What happened to the Baxter Plant in Glenview? The scope of Baxter’s activities outgrew its Glenview plant after the war. In 1945 the company announced that it was moving its operations to Morton Grove, Illinois. Production continued in Glenview until the new plant was finished in 1947. The old plant was next used by Kraft Foods, Inc. as a research facility. At some point the facility was levelled and the land was developed into a parking lot.11
Sources
- A complete history of Baxter International is found in Thomas G. Cody, Innovating for Health: The Story of Baxter International (Deerfield, IL.: Baxter International, 1994).
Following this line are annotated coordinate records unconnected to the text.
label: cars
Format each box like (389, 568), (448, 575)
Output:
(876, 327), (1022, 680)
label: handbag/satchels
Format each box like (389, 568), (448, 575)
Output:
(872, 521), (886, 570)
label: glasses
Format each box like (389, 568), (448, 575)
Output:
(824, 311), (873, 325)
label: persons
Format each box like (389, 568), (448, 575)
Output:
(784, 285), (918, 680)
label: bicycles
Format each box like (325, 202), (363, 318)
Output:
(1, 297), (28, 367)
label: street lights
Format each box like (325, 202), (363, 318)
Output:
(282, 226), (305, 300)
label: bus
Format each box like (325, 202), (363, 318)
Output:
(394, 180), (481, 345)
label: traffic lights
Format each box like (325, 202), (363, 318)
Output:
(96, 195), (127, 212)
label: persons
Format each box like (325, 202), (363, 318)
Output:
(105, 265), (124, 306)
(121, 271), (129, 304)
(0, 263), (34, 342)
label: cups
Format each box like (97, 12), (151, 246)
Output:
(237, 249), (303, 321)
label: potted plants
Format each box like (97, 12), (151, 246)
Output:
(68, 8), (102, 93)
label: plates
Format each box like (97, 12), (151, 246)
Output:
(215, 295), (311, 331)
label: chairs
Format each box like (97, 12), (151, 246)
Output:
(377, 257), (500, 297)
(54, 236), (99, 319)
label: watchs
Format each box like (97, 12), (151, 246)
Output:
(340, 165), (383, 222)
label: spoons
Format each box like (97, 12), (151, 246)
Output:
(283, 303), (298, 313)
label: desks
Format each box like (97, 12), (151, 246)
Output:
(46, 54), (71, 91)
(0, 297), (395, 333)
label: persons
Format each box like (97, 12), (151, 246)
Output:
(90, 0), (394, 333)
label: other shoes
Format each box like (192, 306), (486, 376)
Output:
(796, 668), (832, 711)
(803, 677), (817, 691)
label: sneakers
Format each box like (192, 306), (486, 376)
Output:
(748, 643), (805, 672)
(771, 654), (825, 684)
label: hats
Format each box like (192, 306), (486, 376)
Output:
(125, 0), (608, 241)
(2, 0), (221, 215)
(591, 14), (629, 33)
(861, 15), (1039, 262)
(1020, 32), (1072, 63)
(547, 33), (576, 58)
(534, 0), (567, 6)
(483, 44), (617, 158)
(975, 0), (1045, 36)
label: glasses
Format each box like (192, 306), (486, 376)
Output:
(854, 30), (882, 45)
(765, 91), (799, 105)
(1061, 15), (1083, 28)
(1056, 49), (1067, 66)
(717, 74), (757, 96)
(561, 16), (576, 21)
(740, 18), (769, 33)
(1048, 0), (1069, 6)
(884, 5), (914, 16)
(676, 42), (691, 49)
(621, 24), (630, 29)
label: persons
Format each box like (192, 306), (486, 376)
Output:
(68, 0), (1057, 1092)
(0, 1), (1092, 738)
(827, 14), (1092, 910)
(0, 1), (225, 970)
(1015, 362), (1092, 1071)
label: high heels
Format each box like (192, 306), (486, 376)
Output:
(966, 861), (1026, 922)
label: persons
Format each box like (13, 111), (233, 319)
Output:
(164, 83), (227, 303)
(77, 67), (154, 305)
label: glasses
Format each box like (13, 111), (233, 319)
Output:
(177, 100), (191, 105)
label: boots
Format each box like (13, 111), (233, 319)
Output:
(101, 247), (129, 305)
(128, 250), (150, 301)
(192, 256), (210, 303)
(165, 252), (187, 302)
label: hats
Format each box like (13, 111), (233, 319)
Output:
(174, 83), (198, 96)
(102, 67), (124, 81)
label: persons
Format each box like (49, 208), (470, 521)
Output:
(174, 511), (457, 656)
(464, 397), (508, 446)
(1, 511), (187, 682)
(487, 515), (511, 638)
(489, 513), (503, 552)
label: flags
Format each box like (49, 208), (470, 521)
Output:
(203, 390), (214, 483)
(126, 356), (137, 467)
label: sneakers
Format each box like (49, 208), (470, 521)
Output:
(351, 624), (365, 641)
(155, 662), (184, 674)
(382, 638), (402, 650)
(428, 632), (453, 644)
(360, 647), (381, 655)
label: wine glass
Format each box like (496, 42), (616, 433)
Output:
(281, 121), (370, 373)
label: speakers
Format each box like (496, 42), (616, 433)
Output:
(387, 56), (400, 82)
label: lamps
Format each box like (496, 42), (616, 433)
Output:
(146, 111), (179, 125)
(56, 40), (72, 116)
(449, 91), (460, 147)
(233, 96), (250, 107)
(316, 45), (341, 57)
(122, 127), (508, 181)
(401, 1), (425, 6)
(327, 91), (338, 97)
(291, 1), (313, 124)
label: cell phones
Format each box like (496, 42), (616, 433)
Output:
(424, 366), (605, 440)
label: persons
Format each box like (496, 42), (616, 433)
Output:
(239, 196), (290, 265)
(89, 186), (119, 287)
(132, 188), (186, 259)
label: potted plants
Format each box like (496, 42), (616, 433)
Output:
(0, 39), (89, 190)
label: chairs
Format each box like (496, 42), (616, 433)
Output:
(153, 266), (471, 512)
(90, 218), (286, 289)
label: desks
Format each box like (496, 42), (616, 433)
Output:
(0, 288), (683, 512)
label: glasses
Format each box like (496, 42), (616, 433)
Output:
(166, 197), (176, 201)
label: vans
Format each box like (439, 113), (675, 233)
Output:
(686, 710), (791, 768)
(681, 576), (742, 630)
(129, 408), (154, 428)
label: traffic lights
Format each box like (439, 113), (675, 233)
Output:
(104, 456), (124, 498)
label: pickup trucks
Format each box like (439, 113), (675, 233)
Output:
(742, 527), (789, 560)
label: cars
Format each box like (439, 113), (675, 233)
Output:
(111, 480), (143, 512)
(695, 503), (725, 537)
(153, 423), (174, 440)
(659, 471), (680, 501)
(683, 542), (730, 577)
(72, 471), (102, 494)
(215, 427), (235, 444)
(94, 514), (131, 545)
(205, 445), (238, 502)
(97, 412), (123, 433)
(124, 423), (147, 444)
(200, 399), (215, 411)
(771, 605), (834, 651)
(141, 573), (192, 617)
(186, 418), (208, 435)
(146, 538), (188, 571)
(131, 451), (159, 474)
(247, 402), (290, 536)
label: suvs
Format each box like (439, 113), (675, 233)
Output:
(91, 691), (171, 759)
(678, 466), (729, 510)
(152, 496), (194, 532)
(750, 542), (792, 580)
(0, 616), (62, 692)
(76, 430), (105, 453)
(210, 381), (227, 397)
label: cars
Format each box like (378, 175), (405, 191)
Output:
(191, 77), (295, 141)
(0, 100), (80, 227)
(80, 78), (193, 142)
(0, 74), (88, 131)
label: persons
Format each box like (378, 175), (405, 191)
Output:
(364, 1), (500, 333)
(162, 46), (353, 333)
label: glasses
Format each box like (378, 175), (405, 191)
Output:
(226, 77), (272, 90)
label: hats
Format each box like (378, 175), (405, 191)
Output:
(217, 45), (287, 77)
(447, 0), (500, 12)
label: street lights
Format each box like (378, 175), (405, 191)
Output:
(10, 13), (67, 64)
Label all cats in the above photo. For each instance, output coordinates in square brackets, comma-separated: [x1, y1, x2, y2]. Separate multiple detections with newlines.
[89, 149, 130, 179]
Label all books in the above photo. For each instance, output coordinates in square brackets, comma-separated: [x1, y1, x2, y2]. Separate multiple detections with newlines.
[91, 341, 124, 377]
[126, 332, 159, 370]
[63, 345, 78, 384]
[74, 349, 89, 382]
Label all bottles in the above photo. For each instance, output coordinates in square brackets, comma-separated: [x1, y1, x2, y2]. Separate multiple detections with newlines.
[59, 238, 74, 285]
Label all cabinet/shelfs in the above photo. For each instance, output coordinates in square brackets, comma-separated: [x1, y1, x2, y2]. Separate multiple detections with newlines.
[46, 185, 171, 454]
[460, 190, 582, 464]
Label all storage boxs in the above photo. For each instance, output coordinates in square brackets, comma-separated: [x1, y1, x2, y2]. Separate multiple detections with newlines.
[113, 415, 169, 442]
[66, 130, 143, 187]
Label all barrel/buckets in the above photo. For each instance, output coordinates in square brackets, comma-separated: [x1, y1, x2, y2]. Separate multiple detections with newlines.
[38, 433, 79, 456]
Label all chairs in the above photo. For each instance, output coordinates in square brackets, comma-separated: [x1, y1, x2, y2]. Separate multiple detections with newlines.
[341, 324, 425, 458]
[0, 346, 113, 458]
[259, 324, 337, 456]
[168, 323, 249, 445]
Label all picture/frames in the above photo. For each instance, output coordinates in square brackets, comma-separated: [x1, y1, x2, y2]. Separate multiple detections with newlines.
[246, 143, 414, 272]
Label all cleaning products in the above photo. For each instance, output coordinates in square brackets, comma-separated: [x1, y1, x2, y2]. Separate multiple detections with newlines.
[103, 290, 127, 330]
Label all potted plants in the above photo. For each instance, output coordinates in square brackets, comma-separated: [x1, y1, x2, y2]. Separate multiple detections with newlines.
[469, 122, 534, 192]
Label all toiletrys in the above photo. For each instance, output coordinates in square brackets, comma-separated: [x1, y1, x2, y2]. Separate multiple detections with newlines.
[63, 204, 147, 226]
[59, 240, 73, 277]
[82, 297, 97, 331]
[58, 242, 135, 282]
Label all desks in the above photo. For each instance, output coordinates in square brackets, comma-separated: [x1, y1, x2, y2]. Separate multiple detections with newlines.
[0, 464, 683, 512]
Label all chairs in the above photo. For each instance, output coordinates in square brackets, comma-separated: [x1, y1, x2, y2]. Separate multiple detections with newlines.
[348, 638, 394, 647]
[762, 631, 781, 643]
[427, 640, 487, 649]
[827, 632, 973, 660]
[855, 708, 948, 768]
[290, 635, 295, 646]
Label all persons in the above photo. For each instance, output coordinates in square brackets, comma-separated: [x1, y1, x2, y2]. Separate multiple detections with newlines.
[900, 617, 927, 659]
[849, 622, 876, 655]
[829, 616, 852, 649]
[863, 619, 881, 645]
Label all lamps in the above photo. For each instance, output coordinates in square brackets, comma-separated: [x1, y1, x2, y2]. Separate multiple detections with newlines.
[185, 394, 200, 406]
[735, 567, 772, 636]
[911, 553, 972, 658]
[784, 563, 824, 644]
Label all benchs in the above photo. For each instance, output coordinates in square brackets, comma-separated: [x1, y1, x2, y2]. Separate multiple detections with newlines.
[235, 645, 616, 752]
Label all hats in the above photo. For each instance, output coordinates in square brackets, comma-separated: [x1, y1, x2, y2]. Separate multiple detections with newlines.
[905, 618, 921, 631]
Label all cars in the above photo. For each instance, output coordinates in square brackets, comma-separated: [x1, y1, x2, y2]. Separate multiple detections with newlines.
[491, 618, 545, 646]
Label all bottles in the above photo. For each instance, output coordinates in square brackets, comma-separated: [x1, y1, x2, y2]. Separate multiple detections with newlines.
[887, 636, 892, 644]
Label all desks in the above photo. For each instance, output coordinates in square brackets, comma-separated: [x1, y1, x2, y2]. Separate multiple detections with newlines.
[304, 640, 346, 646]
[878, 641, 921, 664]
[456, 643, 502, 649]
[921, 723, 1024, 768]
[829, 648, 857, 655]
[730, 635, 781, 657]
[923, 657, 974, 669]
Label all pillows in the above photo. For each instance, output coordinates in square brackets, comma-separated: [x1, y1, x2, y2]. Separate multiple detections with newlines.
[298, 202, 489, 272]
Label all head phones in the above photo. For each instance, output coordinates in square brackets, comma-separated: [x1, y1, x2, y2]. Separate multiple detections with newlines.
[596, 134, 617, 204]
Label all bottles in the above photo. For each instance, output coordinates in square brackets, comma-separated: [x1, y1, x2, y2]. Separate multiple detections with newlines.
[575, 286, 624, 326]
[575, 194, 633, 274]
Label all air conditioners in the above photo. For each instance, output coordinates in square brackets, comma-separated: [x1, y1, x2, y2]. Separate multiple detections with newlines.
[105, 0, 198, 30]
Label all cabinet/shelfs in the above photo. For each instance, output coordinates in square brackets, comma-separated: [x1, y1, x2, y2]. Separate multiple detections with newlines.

- Cody, Innovating for Health, pp.33-4.
- Village of Glenview, Waukegan Road Corridor Plan, report prepared for the Village of Glenview [Illinois], 2010, accessed 2 February, 2021, https://www.glenview.il.us/government/Documents/Waukegan-FINAL-2-16-10.pdf.
- The project was announced in late 1941. Staff, ‘Enlarge Hospital Supply Plant’, Chicago Tribune,16 November, 1941, p.B10.
- Illinois State Geological Survey (ISGS), ‘file 0bwq05082’, Illinois Historical Aerial Photographs, 1937-1947, accessed 2 February, 2021, https://clearinghouse.isgs.illinois.edu/webdocs/ilhap/county/data/cook/flight4/0bwq05082.jpg.
- Cody, Innovating for Health, p.44; for information on Dr. Elliot’s device read Paul J. Schmidt, ‘The Plasma Wars: a History’, in Transfusion May 2012 (vol. 52, no. s1), pp.2S- 4S.
- Wartime figures on Baxter’s production can be found in Cody, Innovating for Health, pp.47-8.
- Douglas B. Kenrick, Brig. Gen., Blood Program in World War II (Washington D.C.: Office of the Surgeon General, Department of the Army, 1964), pp.434-5.
- Details on the soldier’s work is found in Mildred Smeby, ‘Glenview MP’s work in war plant on off hours’, The Daily Herald (Chicago, Illinois), 19 May, 1944, p.1. For a short description of the party thrown for the soldiers, see G.S.O. (Glenview Service Organization), ‘Dear Jane’, Announcements (Glenview, Illinois), 8 February, 1945, p.12.
- Cody, Innovating for Health, pp.37.
- Staff, ‘Kraft Acquires Glenview Unit for Research’, Chicago Tribune, 6 December, 1945, p.31.
My father, Ray Reisener, started working for Baxter in 1935. He was a victim of polio which left him with an atrophied left leg and precluded his military service.
He told me that in addition to the Army personnel there were a good number of Navy people
from the Glenview Naval Air Station who helped in the production effort. Baxter, at that time, was like a dairy. They delivered IV Solutions to the hospitals and picked up the empty IV bottles which were salvaged, cleaned and refilled.